» **Exercise directions**
Every line from the top of the records through the line containing "[camera trap, expert-labeled]" should be retyped exactly; the pictures should not.

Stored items
▼▼▼

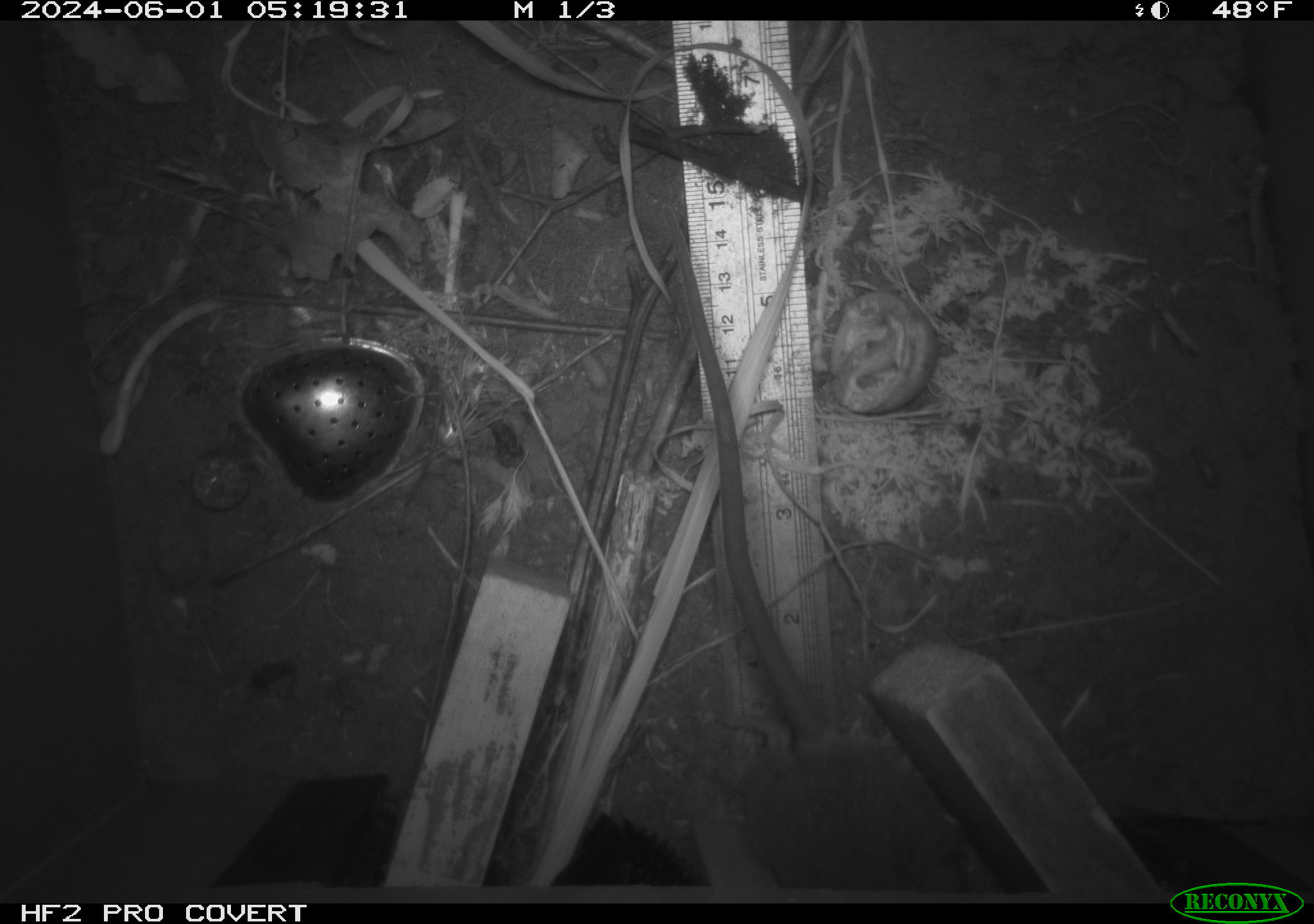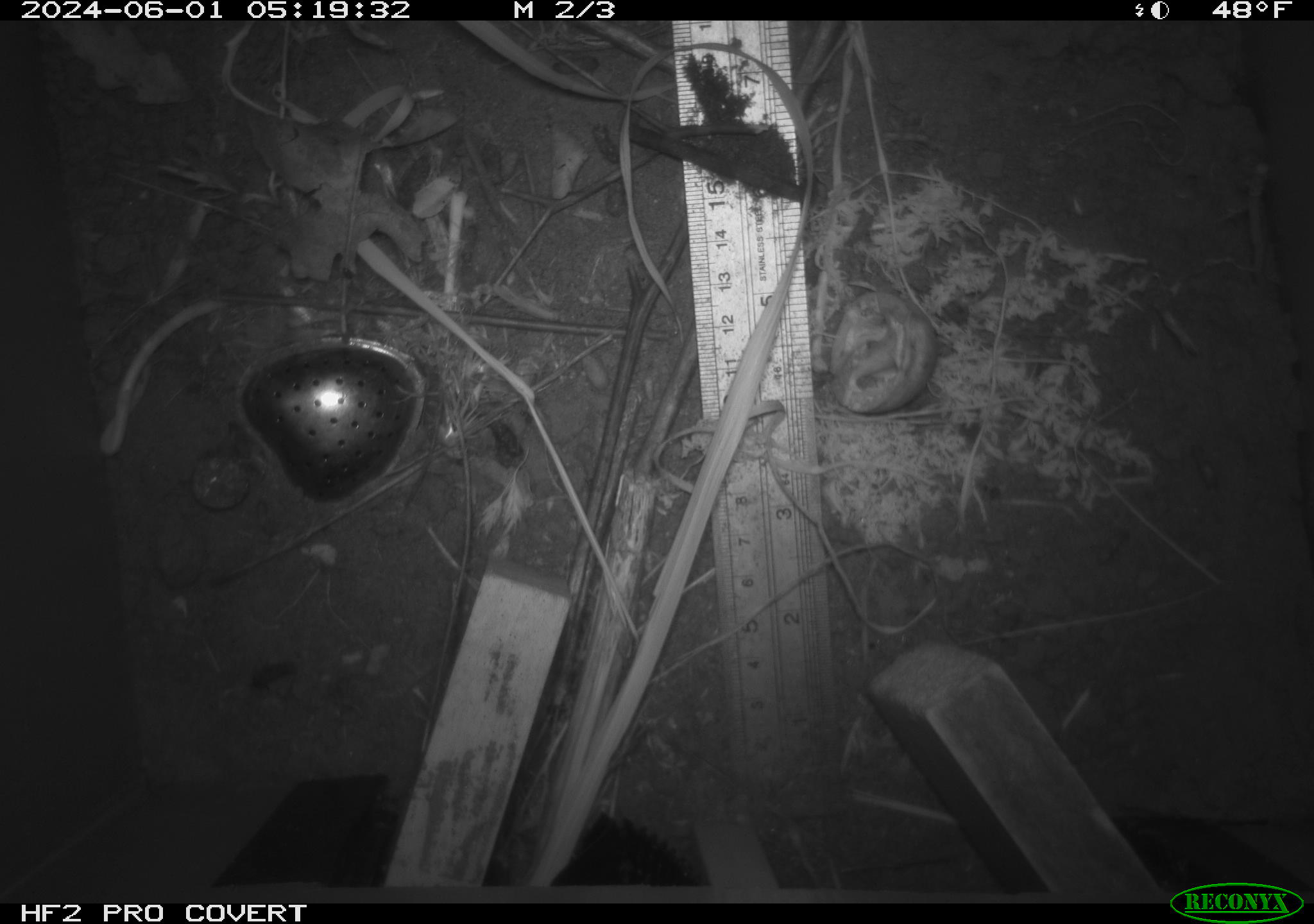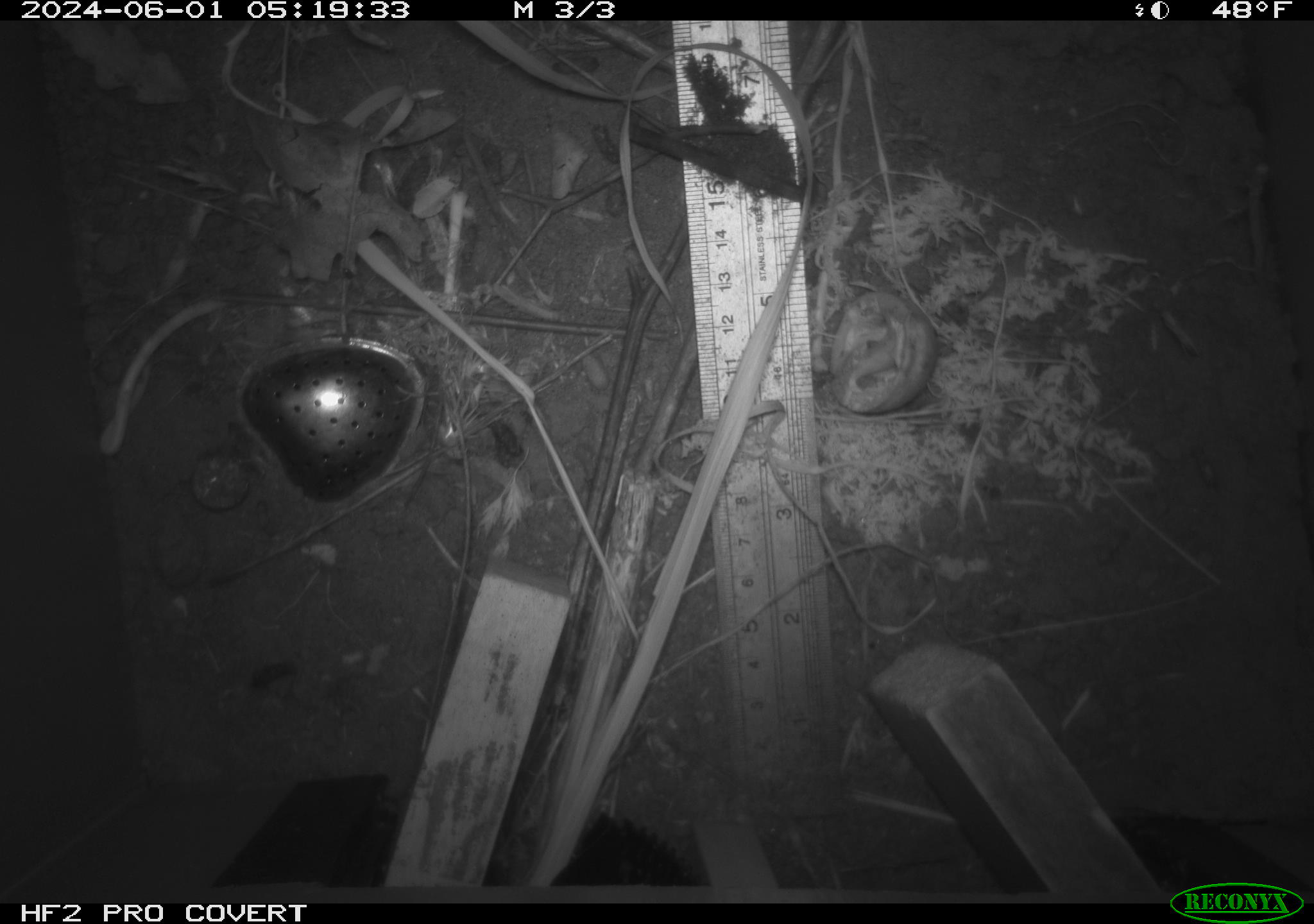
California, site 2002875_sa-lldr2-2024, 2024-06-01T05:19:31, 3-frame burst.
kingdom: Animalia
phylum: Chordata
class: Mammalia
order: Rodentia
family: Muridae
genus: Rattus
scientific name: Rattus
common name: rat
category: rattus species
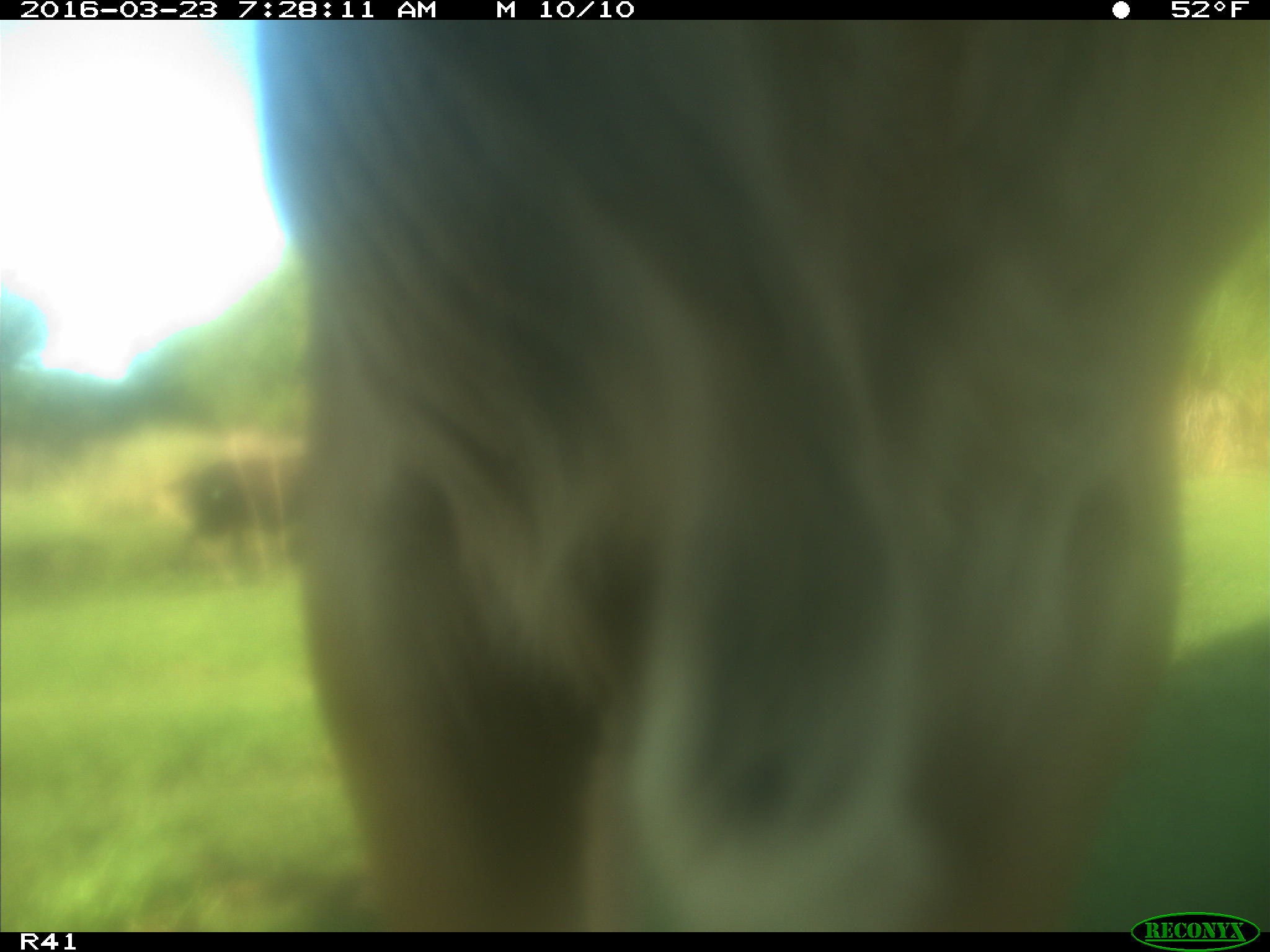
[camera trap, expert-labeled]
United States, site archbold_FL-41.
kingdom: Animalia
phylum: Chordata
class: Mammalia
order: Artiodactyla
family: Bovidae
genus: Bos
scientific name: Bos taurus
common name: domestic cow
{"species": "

▲▲▲

» **Exercise result**
California, site 2002875_sa-lldr2-2024, 2024-06-01T05:19:31, 3-frame burst.
kingdom: Animalia
phylum: Chordata
class: Mammalia
order: Rodentia
family: Muridae
genus: Rattus
scientific name: Rattus
common name: rat
category: rattus species
[camera trap, expert-labeled]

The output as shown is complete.